■ Things to do ■
a: Please reproduce the passage on sex workers' voices word for word, from "But these days" up to and including "have been profound.".
b: Answer these questions from the passage on sex workers' voices:
(i) What is the title of Melissa Gira Grant's recent book?
(ii) During which years was Maggie McNeill a stripper?
(iii) According to McNeill, in what era did social interest in "prostitution" as a subject begin?

[[ Excerpted text, beginning ]]

Since sex workers are marginalized and often criminalized, they have historically had limited ability to speak without intermediaries. Instead, their stories and voices are framed by journalists, or activists or human rights campaigners, in the interest of making a moral point, or titillating the public or most often both at once. As Melissa Gira Grant writes in her recent book "Playing the Whore," “Sex workers are to understand that they’re outsiders and outlaws for selling their bodies, and yet what’s called for in relaying their stories is the repetition of that sale, and to a much broader public than they encounter in their work.”
But these days it is far easier for sex workers to talk about their experiences and the discrimination and violence they face, both in society in general, and within the feminist movement in particular, for one reason: On blogs and on Twitter, sex workers can speak directly for themselves. Maggie McNeill, an author, blogger and advocate who was a stripper from 1997 to 1999 and a call girl and owner of an agency from 2000 to 2006, told me by email that the effects have been profound.
"Since the beginning of social interest in 'prostitution' as a subject in the early Victorian Era, moralists, feminists, do-gooders, politicians and soi-disant 'experts' have taken it upon themselves to speak 'for' whores, with the results you see all around you. Social media have allowed ordinary people to hear sex workers’ voices for themselves, and that will eventually have the same effect gay people’s coming out did in the ‘70s to ‘90s. It’s much harder to usurp someone’s voice when she’s out there saying you’re wrong."

[[ Excerpted text, end ]]
[[ Data listing, beginning ]]

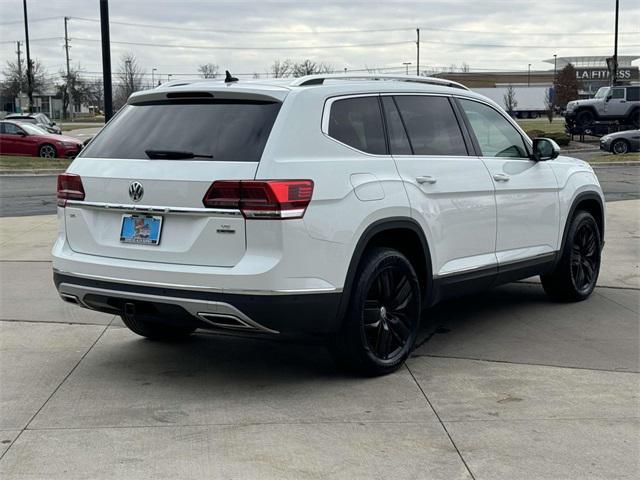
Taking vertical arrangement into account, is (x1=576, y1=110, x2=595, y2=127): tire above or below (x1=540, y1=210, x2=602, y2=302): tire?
above

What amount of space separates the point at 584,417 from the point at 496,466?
0.94 meters

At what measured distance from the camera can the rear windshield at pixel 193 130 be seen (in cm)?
478

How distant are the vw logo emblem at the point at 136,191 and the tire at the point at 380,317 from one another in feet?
4.51

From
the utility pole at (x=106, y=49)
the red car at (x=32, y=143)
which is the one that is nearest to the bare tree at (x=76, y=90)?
the red car at (x=32, y=143)

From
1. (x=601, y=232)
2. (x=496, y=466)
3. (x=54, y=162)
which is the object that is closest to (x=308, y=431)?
(x=496, y=466)

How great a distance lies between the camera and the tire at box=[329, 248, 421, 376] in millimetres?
5051

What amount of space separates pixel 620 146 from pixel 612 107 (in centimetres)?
815

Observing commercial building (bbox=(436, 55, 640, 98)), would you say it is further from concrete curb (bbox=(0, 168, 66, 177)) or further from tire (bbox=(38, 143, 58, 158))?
concrete curb (bbox=(0, 168, 66, 177))

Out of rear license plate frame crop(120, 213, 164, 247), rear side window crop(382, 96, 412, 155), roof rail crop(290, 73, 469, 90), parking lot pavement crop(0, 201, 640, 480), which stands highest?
roof rail crop(290, 73, 469, 90)

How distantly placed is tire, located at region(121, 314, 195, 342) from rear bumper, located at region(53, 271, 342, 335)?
1.04 meters

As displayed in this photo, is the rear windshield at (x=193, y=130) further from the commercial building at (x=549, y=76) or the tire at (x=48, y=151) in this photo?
the commercial building at (x=549, y=76)

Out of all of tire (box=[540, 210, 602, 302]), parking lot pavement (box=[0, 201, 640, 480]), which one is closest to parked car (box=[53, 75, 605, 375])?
parking lot pavement (box=[0, 201, 640, 480])

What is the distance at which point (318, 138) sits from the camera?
493 centimetres

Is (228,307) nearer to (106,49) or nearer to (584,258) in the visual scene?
(584,258)
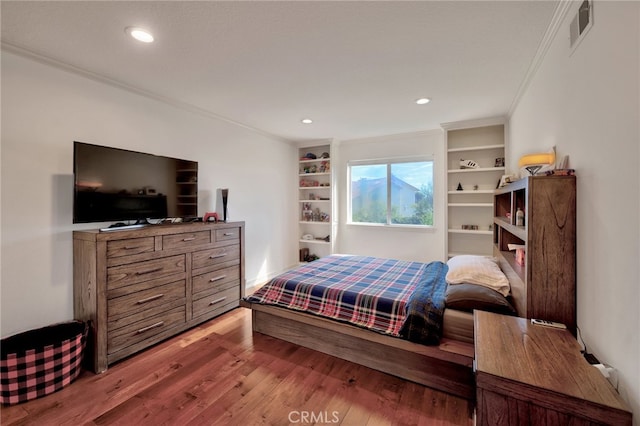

[[ Data listing, end ]]

■ Numbered responses ■
a:
But these days it is far easier for sex workers to talk about their experiences and the discrimination and violence they face, both in society in general, and within the feminist movement in particular, for one reason: On blogs and on Twitter, sex workers can speak directly for themselves. Maggie McNeill, an author, blogger and advocate who was a stripper from 1997 to 1999 and a call girl and owner of an agency from 2000 to 2006, told me by email that the effects have been profound.

b:
(i) "Playing the Whore"
(ii) From 1997 to 1999
(iii) The early Victorian Era